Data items
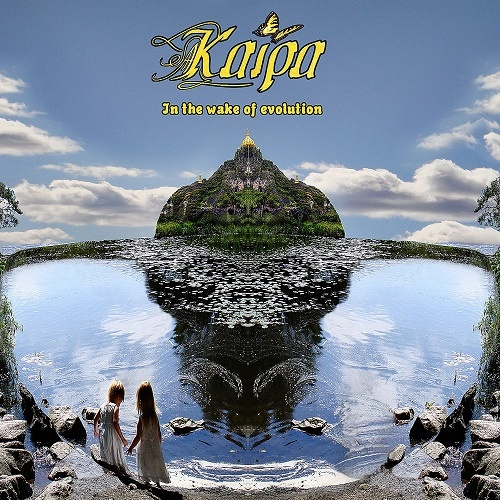 Kaipa - In The Wake Of Evolution (2010)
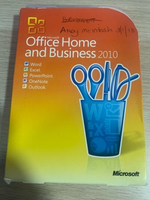 Used Microsoft office 2010  in Dubai, UAE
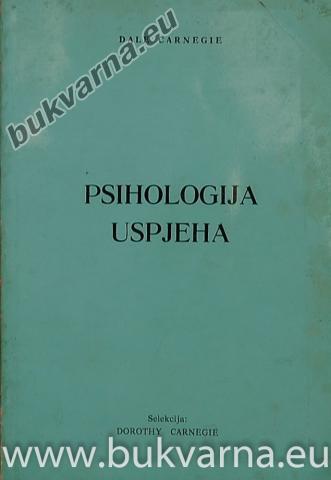 Psihologija uspjeha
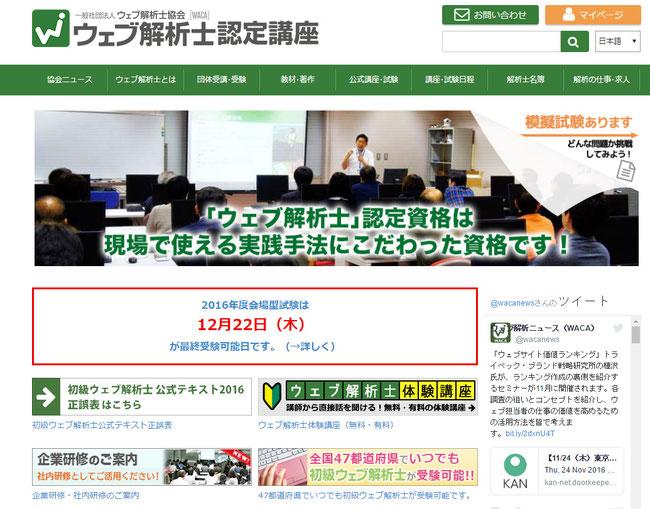 一般社団法人ウェブ解析士協会 ホームページより(https://www.waca.associates/jp/)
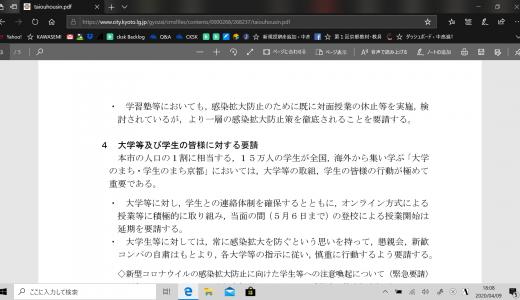 京都市 大阪府,兵庫県等における緊急事態宣言を踏まえた今後の対応方針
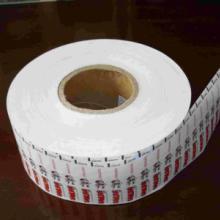 供应糖葫芦包装纸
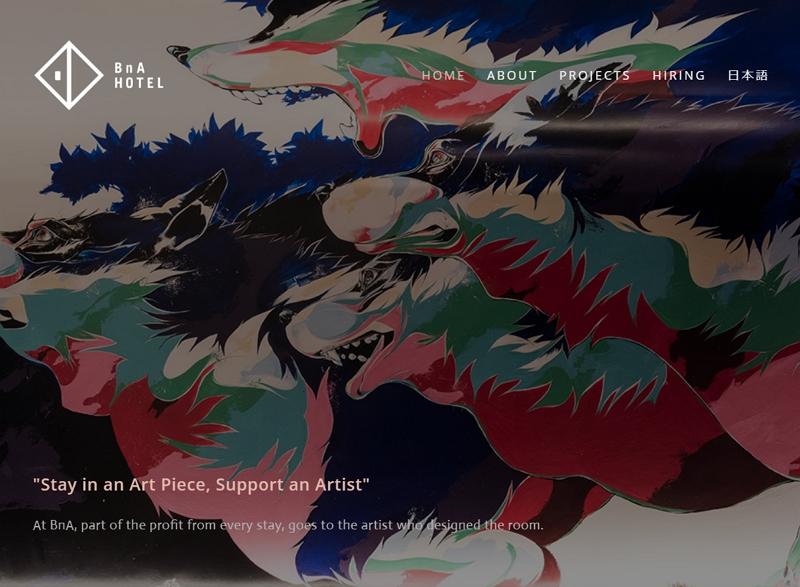 京都に「アートホテル」誕生、アーティストがデザインする客室「泊まれる空間」を31室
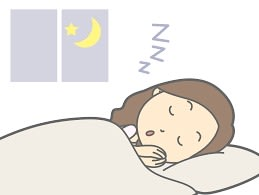 貯めてはいけない睡眠負債(5)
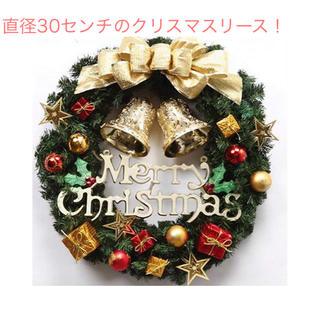 クリスマス リース ゴールド(リース)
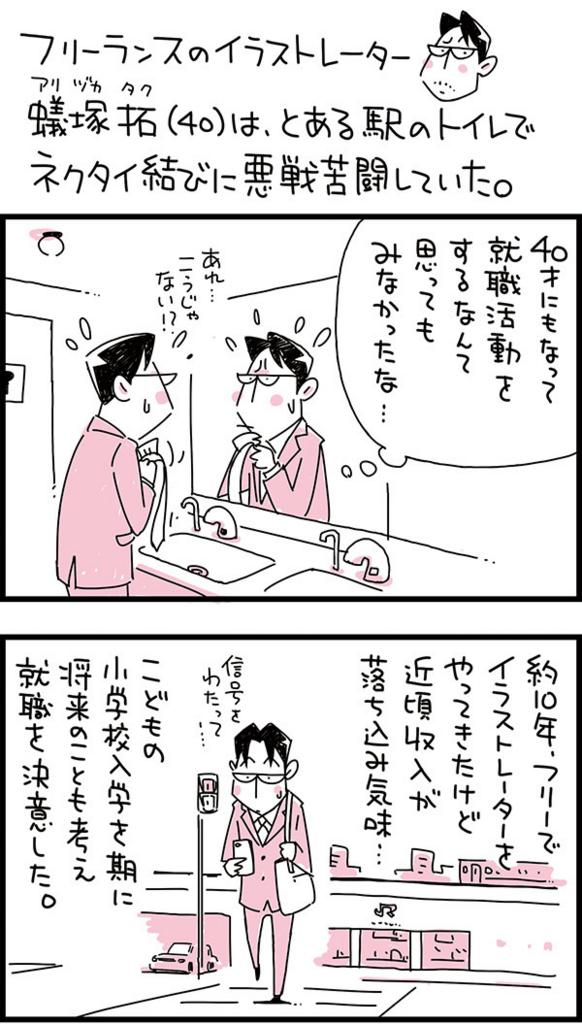 f:id:kensukesuzuki:20160902175537j:plain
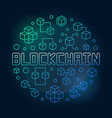 blockchain crypto round blue modern line vector image vector image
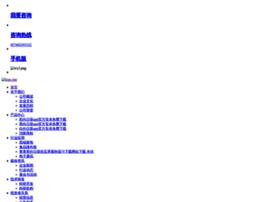 legitlex.com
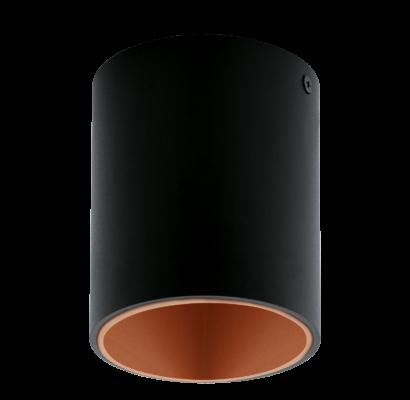 94501 EGLO POLASSO LED falon kívüli lámpa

## WHAT THE TASK ASKS
For your answer, write out the data exactly and drop every picture.

## SOLUTION BELOW
 Kaipa - In The Wake Of Evolution (2010)
 Used Microsoft office 2010  in Dubai, UAE
 Psihologija uspjeha
 一般社団法人ウェブ解析士協会 ホームページより(https://www.waca.associates/jp/)
 京都市 大阪府,兵庫県等における緊急事態宣言を踏まえた今後の対応方針
 供应糖葫芦包装纸
 京都に「アートホテル」誕生、アーティストがデザインする客室「泊まれる空間」を31室
 貯めてはいけない睡眠負債(5)
 クリスマス リース ゴールド(リース)
 f:id:kensukesuzuki:20160902175537j:plain
 blockchain crypto round blue modern line vector image vector image
 legitlex.com
 94501 EGLO POLASSO LED falon kívüli lámpa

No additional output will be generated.